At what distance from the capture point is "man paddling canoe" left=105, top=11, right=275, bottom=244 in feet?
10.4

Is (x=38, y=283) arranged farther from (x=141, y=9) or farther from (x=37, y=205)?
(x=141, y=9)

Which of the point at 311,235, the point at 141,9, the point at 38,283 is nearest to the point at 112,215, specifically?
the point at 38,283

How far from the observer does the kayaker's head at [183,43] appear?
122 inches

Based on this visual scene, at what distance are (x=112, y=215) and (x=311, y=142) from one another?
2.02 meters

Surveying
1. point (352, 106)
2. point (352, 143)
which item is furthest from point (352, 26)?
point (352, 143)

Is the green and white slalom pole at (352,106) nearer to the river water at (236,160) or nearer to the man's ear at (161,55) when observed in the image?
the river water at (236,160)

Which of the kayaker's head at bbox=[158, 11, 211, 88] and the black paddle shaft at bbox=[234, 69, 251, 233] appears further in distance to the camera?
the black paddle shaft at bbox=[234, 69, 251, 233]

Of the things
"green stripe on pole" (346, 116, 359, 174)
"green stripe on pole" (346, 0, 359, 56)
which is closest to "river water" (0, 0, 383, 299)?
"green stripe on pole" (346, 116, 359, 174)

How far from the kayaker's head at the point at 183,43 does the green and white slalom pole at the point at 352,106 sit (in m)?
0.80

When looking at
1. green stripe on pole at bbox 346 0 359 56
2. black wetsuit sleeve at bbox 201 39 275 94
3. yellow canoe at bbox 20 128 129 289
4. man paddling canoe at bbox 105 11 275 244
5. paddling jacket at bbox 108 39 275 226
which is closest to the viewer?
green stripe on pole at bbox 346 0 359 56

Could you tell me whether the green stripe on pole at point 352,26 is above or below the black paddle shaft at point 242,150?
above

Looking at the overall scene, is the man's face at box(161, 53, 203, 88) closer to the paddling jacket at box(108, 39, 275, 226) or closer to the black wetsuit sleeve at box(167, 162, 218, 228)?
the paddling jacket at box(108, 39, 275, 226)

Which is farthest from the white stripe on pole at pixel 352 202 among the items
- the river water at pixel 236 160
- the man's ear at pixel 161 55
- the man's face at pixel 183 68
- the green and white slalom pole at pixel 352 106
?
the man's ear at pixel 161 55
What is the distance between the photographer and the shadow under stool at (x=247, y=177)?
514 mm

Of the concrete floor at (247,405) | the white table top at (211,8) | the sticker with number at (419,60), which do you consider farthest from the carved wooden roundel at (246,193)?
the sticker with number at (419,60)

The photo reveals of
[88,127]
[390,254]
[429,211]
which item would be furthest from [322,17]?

-- What to produce --
Reproduce each entry from the records above, character for character.

-- Solution --
At what distance from the capture point is "man paddling canoe" left=105, top=11, right=275, bottom=244 in feet?
10.4

Is (x=38, y=283) arranged farther from (x=141, y=9) or farther from (x=37, y=205)?
(x=141, y=9)

Which of the point at 311,235, the point at 141,9, the point at 38,283 is nearest to the point at 112,215, specifically?
the point at 38,283

How far from the observer does the kayaker's head at [183,43] appear?
122 inches

Based on this visual scene, at what distance are (x=112, y=215) and (x=311, y=142) from one another?
2.02 meters

Surveying
1. point (352, 106)
2. point (352, 143)
which item is furthest from point (352, 26)?
point (352, 143)

Is the green and white slalom pole at (352,106) nearer to the river water at (236,160) or nearer to the man's ear at (161,55) when observed in the image?
the river water at (236,160)

Which of the kayaker's head at bbox=[158, 11, 211, 88] and the black paddle shaft at bbox=[234, 69, 251, 233] appears further in distance to the camera?
the black paddle shaft at bbox=[234, 69, 251, 233]

Of the things
"green stripe on pole" (346, 116, 359, 174)
"green stripe on pole" (346, 0, 359, 56)
which is closest to "river water" (0, 0, 383, 299)?
"green stripe on pole" (346, 116, 359, 174)

How far from the kayaker's head at the point at 183,43 does the green and white slalom pole at the point at 352,106 sit (in m)?
0.80

When looking at
1. green stripe on pole at bbox 346 0 359 56
2. black wetsuit sleeve at bbox 201 39 275 94
3. yellow canoe at bbox 20 128 129 289
4. man paddling canoe at bbox 105 11 275 244
5. paddling jacket at bbox 108 39 275 226
which is closest to the viewer?
green stripe on pole at bbox 346 0 359 56

Could you tell me whether the green stripe on pole at point 352,26 is above or below the black paddle shaft at point 242,150?
above

Looking at the overall scene, is the man's face at box(161, 53, 203, 88) closer to the paddling jacket at box(108, 39, 275, 226) or closer to the black wetsuit sleeve at box(167, 162, 218, 228)?
the paddling jacket at box(108, 39, 275, 226)

Which is farthest from the white stripe on pole at pixel 352 202 among the items
- the river water at pixel 236 160
- the man's ear at pixel 161 55
- the man's face at pixel 183 68
- the green and white slalom pole at pixel 352 106
?
the man's ear at pixel 161 55
What is the distance between the photographer and the shadow under stool at (x=247, y=177)?
514 mm

Of the concrete floor at (247,405) | the white table top at (211,8) | the sticker with number at (419,60), which do you consider farthest from the carved wooden roundel at (246,193)?
the sticker with number at (419,60)

The photo reveals of
[88,127]
[390,254]
[429,211]
which item would be furthest from [322,17]?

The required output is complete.